[BEGIN EXERCISE MATERIAL]

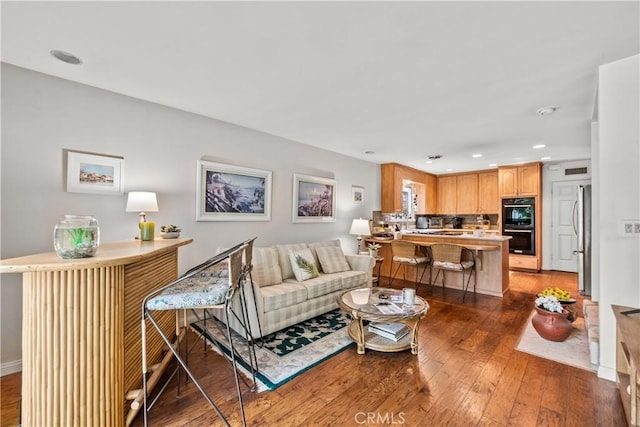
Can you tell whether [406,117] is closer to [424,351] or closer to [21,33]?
[424,351]

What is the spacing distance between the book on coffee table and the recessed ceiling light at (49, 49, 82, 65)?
3.30m

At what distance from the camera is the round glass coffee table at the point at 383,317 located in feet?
7.27

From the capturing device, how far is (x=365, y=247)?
17.8 feet

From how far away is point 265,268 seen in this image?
10.2 feet

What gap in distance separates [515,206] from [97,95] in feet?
23.9

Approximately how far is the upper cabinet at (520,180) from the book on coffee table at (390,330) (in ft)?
16.4

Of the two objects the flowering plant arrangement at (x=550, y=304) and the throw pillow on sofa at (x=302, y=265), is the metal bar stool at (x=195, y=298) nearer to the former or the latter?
the throw pillow on sofa at (x=302, y=265)

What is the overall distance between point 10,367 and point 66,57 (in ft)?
7.90

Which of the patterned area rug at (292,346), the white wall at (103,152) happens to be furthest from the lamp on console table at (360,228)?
the patterned area rug at (292,346)

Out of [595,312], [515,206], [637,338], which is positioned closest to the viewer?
[637,338]

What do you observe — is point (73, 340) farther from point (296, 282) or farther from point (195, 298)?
point (296, 282)

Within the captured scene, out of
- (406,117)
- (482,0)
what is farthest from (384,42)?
(406,117)

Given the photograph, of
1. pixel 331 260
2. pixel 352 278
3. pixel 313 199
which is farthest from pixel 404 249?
pixel 313 199

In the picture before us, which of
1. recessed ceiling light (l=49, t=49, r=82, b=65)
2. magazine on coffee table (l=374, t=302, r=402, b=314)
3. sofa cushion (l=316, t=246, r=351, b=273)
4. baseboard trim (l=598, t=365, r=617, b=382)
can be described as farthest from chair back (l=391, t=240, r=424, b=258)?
recessed ceiling light (l=49, t=49, r=82, b=65)
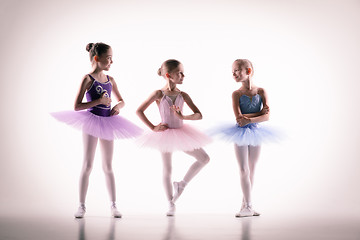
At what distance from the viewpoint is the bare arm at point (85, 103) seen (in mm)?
4340

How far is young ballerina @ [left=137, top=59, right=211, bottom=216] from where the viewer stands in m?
4.47

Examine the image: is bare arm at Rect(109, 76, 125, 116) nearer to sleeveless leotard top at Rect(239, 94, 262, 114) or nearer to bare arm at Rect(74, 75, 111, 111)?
bare arm at Rect(74, 75, 111, 111)

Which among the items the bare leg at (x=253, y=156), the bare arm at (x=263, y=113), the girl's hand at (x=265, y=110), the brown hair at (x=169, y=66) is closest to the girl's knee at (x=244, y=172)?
the bare leg at (x=253, y=156)

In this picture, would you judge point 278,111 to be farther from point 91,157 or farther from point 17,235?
point 17,235

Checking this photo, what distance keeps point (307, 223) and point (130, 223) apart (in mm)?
1315

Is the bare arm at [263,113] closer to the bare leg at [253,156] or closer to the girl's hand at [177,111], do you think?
the bare leg at [253,156]

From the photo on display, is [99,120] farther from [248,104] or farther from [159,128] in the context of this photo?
[248,104]

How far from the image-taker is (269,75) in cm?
651

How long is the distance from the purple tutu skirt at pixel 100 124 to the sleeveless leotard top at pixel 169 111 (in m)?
0.25

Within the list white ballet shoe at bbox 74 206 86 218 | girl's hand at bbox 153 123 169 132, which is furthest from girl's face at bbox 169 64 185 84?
white ballet shoe at bbox 74 206 86 218

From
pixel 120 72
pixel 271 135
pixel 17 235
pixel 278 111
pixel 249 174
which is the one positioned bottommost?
pixel 17 235

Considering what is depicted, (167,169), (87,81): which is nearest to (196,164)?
(167,169)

[END EXERCISE MATERIAL]

→ TASK DESCRIPTION
Copy the rows above verbatim, starting with the line that contains "In this picture, would" and going on through the last line of the rows.

→ ANSWER BELOW
In this picture, would you judge point 278,111 to be farther from point 91,157 or farther from point 17,235?
point 17,235

Checking this photo, what distance keeps point (307, 223) and point (130, 223) apart (in mm)?
1315

Is the bare arm at [263,113] closer to the bare leg at [253,156] or closer to the girl's hand at [177,111], do you think?
the bare leg at [253,156]

From the photo on display, is [99,120] farther from [248,104] or farther from [159,128] in the context of this photo?
[248,104]

How far from the image-taker is (269,75) in cm?
651

How long is the distance from the purple tutu skirt at pixel 100 124 to the sleeveless leotard top at pixel 169 111 (in m)?
0.25

Within the list white ballet shoe at bbox 74 206 86 218 | girl's hand at bbox 153 123 169 132, which is furthest from girl's face at bbox 169 64 185 84?
white ballet shoe at bbox 74 206 86 218

From
pixel 120 72
pixel 271 135
pixel 17 235
pixel 278 111
pixel 249 174
which is the one positioned bottommost?
pixel 17 235

Considering what is depicted, (167,169), (87,81): which is nearest to (196,164)?
(167,169)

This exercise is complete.